- Born: March 18, 1964 (age 62) Paris, France
- Occupation: Choreographer
- Known for: Diavolo | Architecture in Motion, Kà by Cirque du Soleil

= Jacques Heim (choreographer) =

French-born dance choreographer (born 1964)

Jacques Heim is a French-born dance choreographer who founded Diavolo Dance Theater in 1992 after graduating from California Institute of the Arts. He was born and raised in Paris, France. As a young man, Heim moved to New York City, and shortly thereafter received his BFA in Theater, Dance, and Film at Middlebury College in Vermont. He then moved to England and received his Certificate for Analysis and Criticism of Dance from University of Surrey. After his stay in England he came back to America, only this time to California, where he would receive his MFA in Choreography from the California Institute of the Arts.

==DIAVOLO | Architecture in Motion==
In 1992, Jacques Heim founded DIAVOLO | Architecture in Motion, a dance company based in Los Angeles, California. It is a highly original contemporary dance ensemble that uses "architecture in motion" to explore the relationship between the human body and its environment. DIAVOLO blends modern dance, acrobatics, and gymnastics, and other forms of movement to create the stylistically varied and intensely physical choreography that has become the hallmark of this company.

DIAVOLO is one of the most successful dance companies based in Los Angeles, being only 1 of 3 companies to endure and create for 25 years in Los Angeles.

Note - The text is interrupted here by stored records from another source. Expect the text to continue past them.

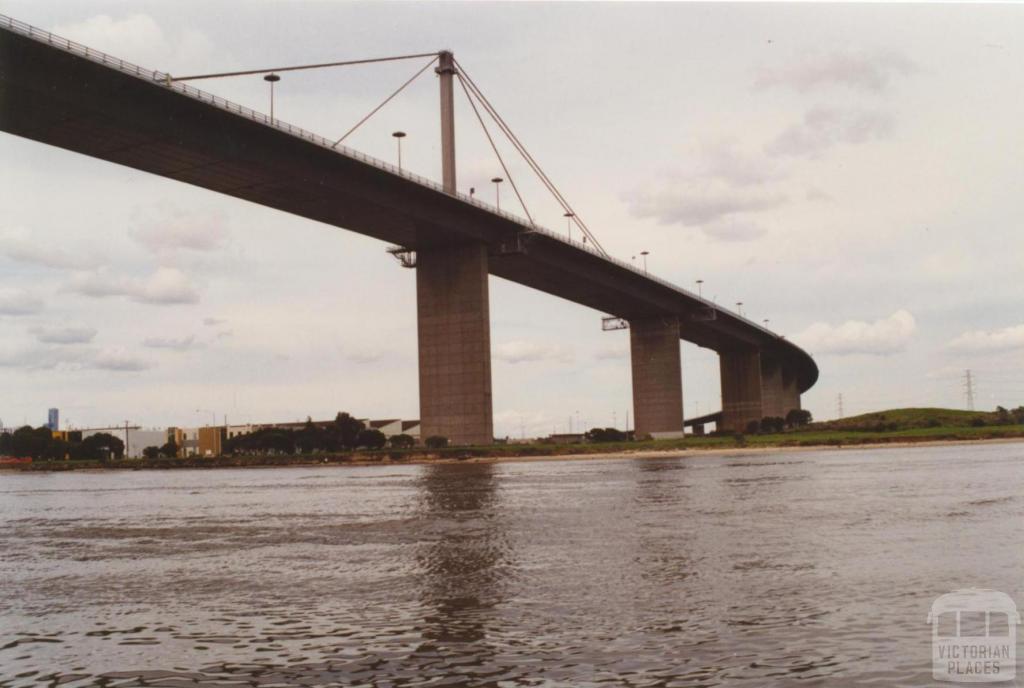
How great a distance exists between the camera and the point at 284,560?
23.0 m

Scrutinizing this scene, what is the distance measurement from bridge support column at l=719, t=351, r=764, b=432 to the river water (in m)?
156

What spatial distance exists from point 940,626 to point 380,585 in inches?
395

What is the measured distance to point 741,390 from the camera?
194875 millimetres

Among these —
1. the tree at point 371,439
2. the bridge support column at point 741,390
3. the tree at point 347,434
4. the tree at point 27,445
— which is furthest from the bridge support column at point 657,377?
the tree at point 27,445

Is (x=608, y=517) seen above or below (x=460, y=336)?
below

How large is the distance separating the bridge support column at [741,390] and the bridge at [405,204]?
126 feet

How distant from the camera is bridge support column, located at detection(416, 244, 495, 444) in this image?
95938 mm

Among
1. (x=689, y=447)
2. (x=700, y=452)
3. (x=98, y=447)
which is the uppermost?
(x=98, y=447)

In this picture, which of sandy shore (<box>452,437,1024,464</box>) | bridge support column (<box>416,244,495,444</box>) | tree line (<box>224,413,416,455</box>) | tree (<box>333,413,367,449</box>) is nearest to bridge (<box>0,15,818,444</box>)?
bridge support column (<box>416,244,495,444</box>)

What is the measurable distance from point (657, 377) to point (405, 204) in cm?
6506

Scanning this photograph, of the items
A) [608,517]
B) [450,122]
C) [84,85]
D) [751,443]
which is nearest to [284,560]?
[608,517]

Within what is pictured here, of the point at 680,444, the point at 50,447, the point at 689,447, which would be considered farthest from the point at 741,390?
the point at 50,447

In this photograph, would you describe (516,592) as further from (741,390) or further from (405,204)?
(741,390)

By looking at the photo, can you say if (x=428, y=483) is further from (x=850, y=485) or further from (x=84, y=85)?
(x=84, y=85)
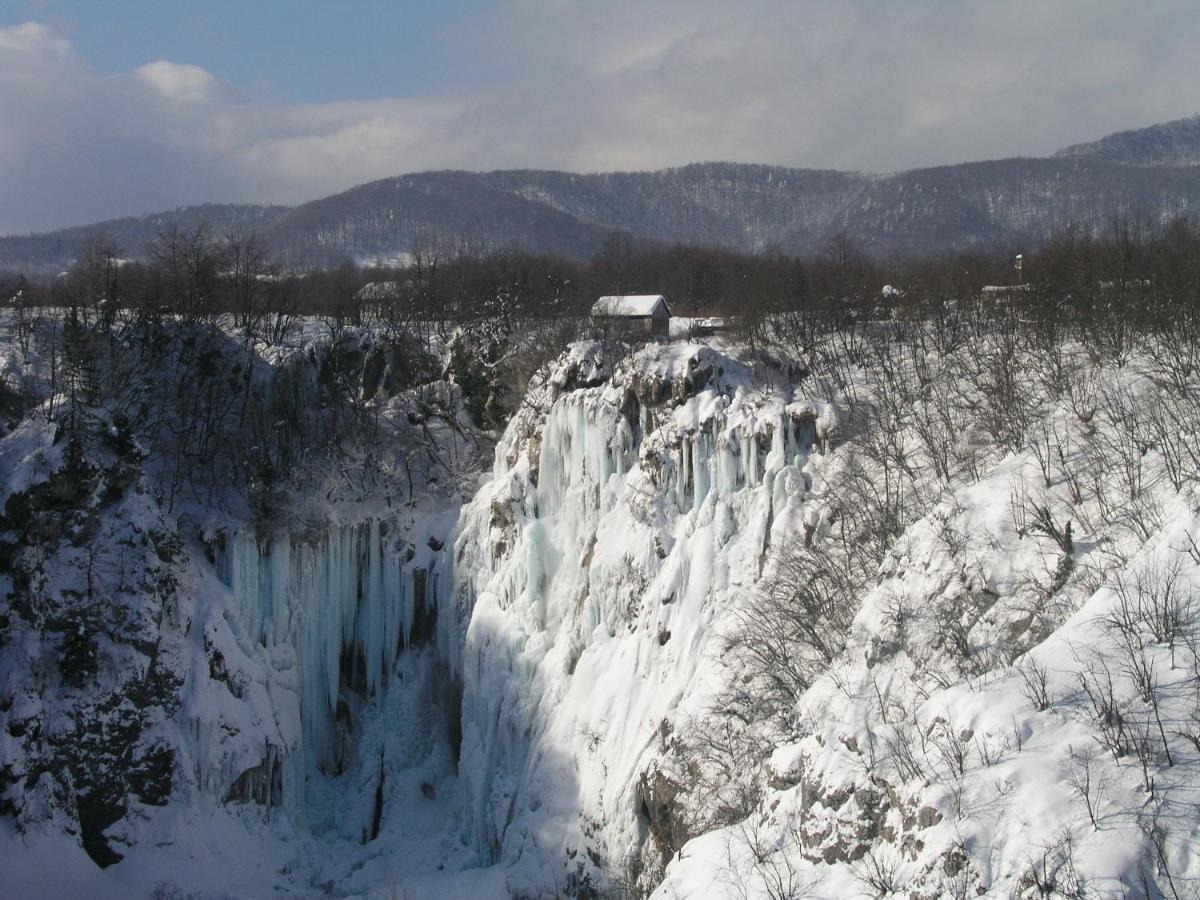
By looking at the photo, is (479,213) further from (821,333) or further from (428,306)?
(821,333)

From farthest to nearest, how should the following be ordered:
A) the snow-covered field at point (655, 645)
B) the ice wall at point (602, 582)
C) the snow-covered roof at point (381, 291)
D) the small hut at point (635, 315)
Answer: the snow-covered roof at point (381, 291) < the small hut at point (635, 315) < the ice wall at point (602, 582) < the snow-covered field at point (655, 645)

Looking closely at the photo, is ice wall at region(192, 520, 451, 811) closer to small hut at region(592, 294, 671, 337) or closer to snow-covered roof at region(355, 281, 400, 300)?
small hut at region(592, 294, 671, 337)

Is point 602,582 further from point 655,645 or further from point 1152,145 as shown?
point 1152,145

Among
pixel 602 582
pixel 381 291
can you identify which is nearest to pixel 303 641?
pixel 602 582

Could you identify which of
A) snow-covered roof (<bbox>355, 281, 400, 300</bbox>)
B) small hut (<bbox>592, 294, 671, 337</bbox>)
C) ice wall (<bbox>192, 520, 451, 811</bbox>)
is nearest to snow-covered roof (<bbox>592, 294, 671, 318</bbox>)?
small hut (<bbox>592, 294, 671, 337</bbox>)

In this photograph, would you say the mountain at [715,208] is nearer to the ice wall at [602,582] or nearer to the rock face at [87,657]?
the ice wall at [602,582]

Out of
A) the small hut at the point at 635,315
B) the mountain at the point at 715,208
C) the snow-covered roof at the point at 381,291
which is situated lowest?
the small hut at the point at 635,315

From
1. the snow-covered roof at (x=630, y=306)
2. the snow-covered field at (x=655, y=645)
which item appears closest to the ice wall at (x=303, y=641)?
the snow-covered field at (x=655, y=645)

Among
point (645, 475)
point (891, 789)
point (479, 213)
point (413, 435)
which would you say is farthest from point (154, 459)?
point (479, 213)
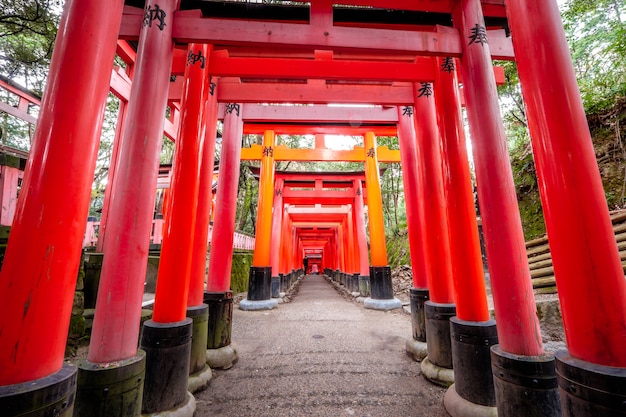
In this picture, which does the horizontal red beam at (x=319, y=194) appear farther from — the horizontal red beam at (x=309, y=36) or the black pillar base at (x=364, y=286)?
the horizontal red beam at (x=309, y=36)

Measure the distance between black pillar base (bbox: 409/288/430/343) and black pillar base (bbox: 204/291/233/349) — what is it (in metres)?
2.73

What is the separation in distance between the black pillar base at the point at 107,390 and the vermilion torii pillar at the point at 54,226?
1.21 ft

Heim describes the work of his company as "architecture in motion", because the company explores the relation and interaction between the human body and its architectural environment to understand how we are being affected not only socially, but physically and emotionally. Throughout the years, DIAVOLO has been noted as one of the forerunners in the dance community, as noted by the LA Times, "Jacques Heim's locally based Diavolo again proved that its brand of iconoclastic movement might very well be the dance bridge to the 21st century."

The company has a second branch, the DIAVOLO Institute, which provides educational and outreach opportunities to people of all ages and abilities while touring and at home in Los Angeles, sharing the pioneering art form and the power of dance as a means of social impact.

In 2016, The DIAVOLO Institute expanded their programs and created The Veterans Project, conceived by executive director Jennifer Cheng and led by artistic director Jacques Heim. Inspired by Sebastian Junger's book Tribe, the program works with military veterans on their transition to civilian life. Phase 1 premiered in 2016 at Hollywood American Legion Post 43, and Phase 2 premiered on Veterans Day, November 11, 2017, at the Valley Performing Arts Center, which was renamed the Younes and Soraya Nazarian Center for the Performing Arts.

==Choreography==
Heim not only choreographs a number of short and full-length works for DIAVOLO, but has directed many projects around the United States and internationally. One of his most notable choreographic achievements was invitation by Cirque du Soleil to choreograph the show, Kà, which premiered in 2005 at the MGM Grand Las Vegas hotel. KÀ has been named "the most technically advanced production in the Western Hemisphere and perhaps the world" and in 2016, the Las Vegas Weekly wrote, "KÀ’s technical marvel remains unmatched". It is without a doubt that KÀ remains is one of the greatest shows in the history of Las Vegas. Merge Kà's elite human performances with the ever-evolving technology put at Cirque du Soleil's disposal and you are left with a stunning show that stays with you for days.

Most recently, Jacques Heim and DIAVOLO were seen on Season 12 of America's Got Talent, and finished in the top 10. Heim and DIAVOLO’s appearances were defined by structural elements in their work. Simon Cowell, Howie Mandel, MelB, and Heidi Klum commented on the company's highly original and daring approach to entertainment.

In 2005, Heim was also the Artistic Director for the Taurus World Stunt Awards, and in 2007 he returned to Taurus to stage a stunt piece called "The Car". He was the Creative Director for the Opening Ceremony of The 16th Asian Games, in Guangzhou, China His work has made appearances on the television shows Dancing with the Stars and Step It Up and Dance, as well as on the theatrical stage, as he created choreography for the play, The Stones.

Jacques has taught dance at Ballet Pacifica, California State University, Los Angeles and the University of California, Los Angeles. and recently had his company perform at the Grammy's 2024 with Dua Lipa https://www.instagram.com/diavolo_la/p/C28udgSLzH0/?img_index=1

==Awards and press==
Heim has received three USA Fellowship nominations and four Alpert Awards in the Arts nominations. He received the Martha Hill Choreography Award of the American Dance Festival, as well as the Special Prize of the Jury at the 6th Saitama International Dance Festival. Heim also was awarded a Brody Arts Fund fellowship, and a James Irvine Foundation Fellowship.

==Family history==
Heim's grandfather, also named Jacques Heim, was a Parisian fashion designer who invented the bikini alongside Louis Réard.